BEGIN PROVIDED RECORDS

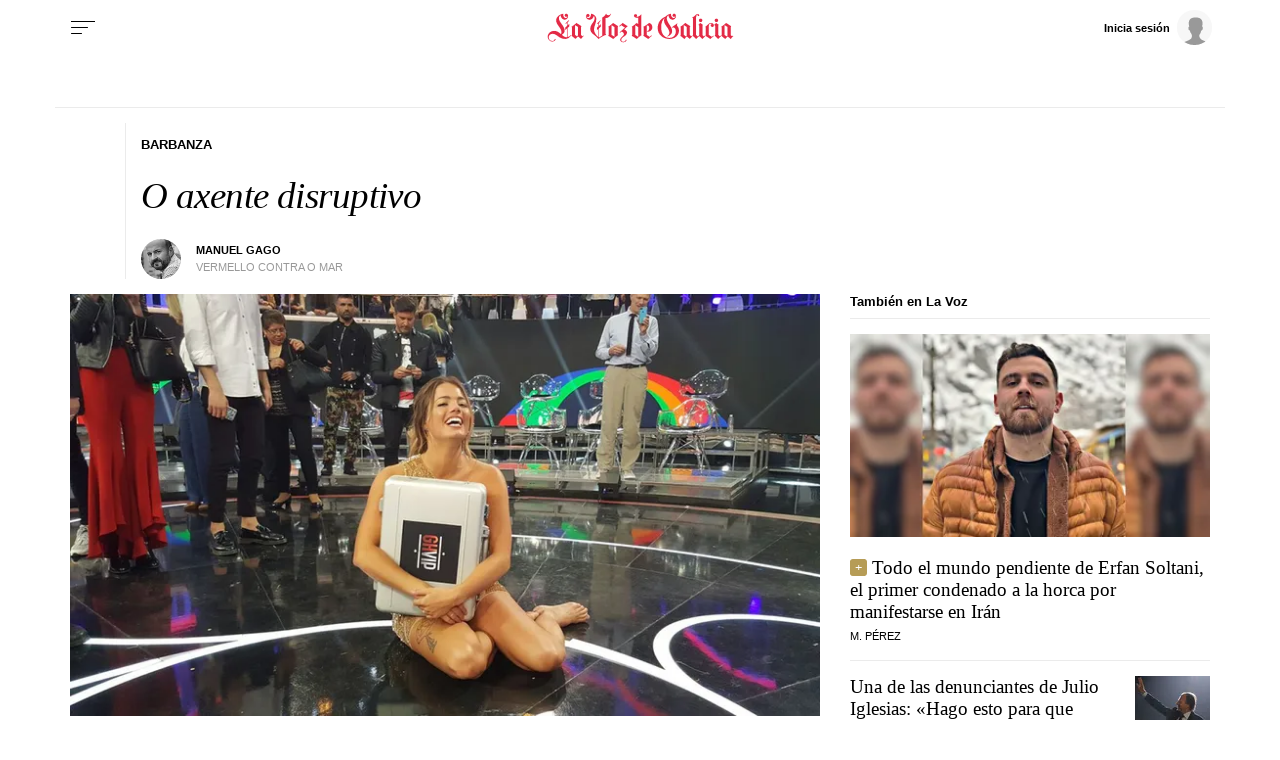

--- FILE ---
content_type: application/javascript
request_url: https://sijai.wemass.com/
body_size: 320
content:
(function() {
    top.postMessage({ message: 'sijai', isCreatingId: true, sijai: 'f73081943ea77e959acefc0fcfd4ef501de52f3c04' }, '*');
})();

END PROVIDED RECORDS
BEGIN PROVIDED RECORDS

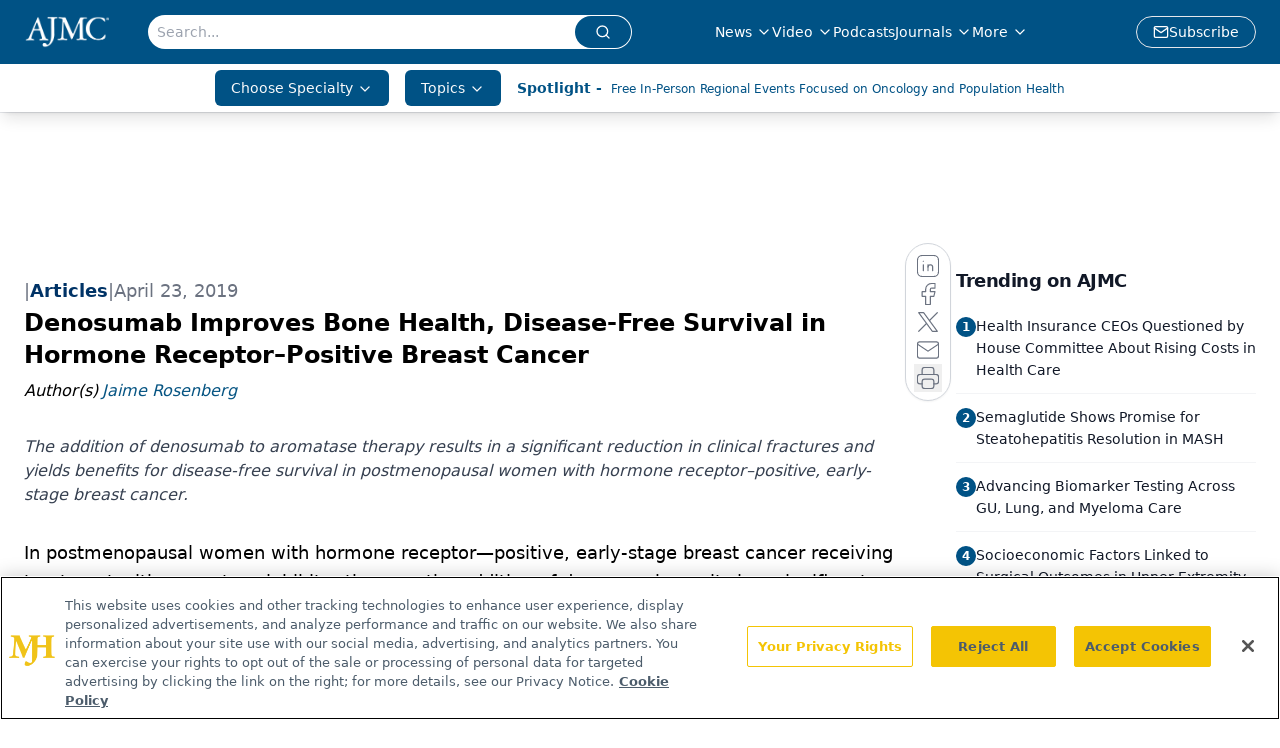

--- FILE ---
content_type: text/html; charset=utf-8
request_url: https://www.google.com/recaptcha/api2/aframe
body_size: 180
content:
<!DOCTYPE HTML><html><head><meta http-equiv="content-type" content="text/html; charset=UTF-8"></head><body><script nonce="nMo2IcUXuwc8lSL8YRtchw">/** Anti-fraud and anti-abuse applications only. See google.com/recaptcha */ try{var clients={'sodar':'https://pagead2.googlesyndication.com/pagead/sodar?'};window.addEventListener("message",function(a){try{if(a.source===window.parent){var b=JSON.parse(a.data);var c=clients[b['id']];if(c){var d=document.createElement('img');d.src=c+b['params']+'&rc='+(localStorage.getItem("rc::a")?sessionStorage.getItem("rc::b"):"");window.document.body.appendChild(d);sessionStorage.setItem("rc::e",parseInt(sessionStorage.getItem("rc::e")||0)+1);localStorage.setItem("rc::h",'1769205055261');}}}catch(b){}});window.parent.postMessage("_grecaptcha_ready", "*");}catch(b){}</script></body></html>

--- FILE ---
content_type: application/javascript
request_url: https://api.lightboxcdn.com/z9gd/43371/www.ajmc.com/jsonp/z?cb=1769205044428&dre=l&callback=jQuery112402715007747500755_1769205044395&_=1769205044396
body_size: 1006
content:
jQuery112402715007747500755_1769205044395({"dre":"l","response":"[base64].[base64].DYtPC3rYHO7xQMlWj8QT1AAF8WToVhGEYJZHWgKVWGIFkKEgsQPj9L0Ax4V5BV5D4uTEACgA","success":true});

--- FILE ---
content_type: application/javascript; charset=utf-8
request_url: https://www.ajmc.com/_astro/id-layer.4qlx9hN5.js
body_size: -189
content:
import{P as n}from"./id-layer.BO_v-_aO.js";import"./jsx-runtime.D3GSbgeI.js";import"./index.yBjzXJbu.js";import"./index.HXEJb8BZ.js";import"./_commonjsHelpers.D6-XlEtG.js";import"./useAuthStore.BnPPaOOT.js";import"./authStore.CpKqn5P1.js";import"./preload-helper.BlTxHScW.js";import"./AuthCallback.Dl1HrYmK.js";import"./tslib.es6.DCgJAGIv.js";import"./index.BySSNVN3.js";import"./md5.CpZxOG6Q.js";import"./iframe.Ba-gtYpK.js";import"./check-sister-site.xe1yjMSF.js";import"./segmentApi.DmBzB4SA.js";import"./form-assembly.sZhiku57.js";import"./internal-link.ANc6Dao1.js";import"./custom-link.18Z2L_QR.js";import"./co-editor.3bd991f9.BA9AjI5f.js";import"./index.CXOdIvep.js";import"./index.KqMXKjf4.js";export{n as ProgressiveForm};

END PROVIDED RECORDS

EXERCISE BRIEF: What lines above contain the string "true"? Copy all of them.

SOLUTION TO THIS TASK:
    top.postMessage({ message: 'sijai', isCreatingId: true, sijai: 'f73081943ea77e959acefc0fcfd4ef501de52f3c04' }, '*');
jQuery112402715007747500755_1769205044395({"dre":"l","response":"[base64].[base64].DYtPC3rYHO7xQMlWj8QT1AAF8WToVhGEYJZHWgKVWGIFkKEgsQPj9L0Ax4V5BV5D4uTEACgA","success":true});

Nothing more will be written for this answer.